Shrugging slightly, Miah found himself repeating words he thought he would never speak. “Someone once told me you can’t focus on the should’ve’s in life,” That someone might have been his counselor at the rehab center, but he still thought the words were fitting – even if it wasn’t at all the same situation. Still as he spoke he offered her a half-smile of his own.
He may never voice the thought, but part of him was of the mind that Sing Sing may be making people comfortable – complacent with their situation. Some days it didn’t feel like they were all hiding out from zombies, but more like they were simply living in a strange version of a village. Is that so wrong? He often asked that question, but found he couldn’t answer it. Maybe life on the road for so long had made him unaware of what it was truly supposed to feel like to have a solid and safe place to live.
Laughing softly, Miah found himself shrugging as if to say ‘I get it’. “Wouldn’t want you to go telling a lie, my ego can handle being out adorabled by a five year old,” Taking the joke for what it was, while also recognizing the honesty behind it. “You probably shouldn’t have been, but it’s not really my place to judge that or not.” People did things for all reasons; he wasn’t going to judge her for doing something to feel independent.
“I can just about imagine,” he remarked with a half-smile, well aware that some people couldn’t tell Lilah and Leah apart. “But I’ve spent enough time around your sister to tell the difference.” And there were differences, quite clear ones if a person bothered to pay any kind of attention to the sisters at all.

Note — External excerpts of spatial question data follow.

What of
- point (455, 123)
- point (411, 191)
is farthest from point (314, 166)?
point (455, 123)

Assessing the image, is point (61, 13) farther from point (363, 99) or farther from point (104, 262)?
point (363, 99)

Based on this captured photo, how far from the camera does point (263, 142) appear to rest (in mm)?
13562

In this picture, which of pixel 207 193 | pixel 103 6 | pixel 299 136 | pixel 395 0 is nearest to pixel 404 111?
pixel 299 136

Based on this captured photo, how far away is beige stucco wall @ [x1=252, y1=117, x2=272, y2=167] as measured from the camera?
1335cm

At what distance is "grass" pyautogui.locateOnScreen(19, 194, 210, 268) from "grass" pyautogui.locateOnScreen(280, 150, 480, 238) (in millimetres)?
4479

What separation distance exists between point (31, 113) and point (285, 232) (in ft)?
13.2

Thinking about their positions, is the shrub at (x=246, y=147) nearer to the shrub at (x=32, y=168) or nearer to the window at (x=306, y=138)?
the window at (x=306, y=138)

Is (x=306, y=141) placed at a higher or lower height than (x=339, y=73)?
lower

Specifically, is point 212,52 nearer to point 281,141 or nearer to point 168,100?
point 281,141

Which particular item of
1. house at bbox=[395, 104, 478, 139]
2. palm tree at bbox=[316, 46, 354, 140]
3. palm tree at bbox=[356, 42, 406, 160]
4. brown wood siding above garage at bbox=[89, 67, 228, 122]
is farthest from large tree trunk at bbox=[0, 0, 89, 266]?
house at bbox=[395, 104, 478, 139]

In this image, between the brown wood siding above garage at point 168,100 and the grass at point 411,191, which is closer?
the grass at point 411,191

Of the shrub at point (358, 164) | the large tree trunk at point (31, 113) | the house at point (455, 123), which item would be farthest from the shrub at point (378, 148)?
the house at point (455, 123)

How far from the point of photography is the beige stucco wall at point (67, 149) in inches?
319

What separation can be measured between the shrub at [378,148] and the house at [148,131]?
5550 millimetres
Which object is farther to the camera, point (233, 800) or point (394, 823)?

Not a person prone to pity, he could honestly say he was offering out of the kindness of his heart and not because he pitied her. “Again, not my place to say whether or not you were wrong,” he began. “I have to admit I am surprised nobody offered to help.” Maybe that was just the world they lived in now, though. Everyone caught up in their own lives, unable to look beyond themselves.
Taking the offered bag, Miah had to fight down the urge to offer to take the other one as well. He didn’t want Leah to take that the wrong way, as if he assumed she couldn’t handle anything on her own. “I get that, I’m not exactly an ask for help kind of person either,” he had always been more comfortable doing things himself. “Everyone once in awhile it’s not a bad thing, though.” He added as they both began to move down the hallway in the direction of Leah and Evan’s place.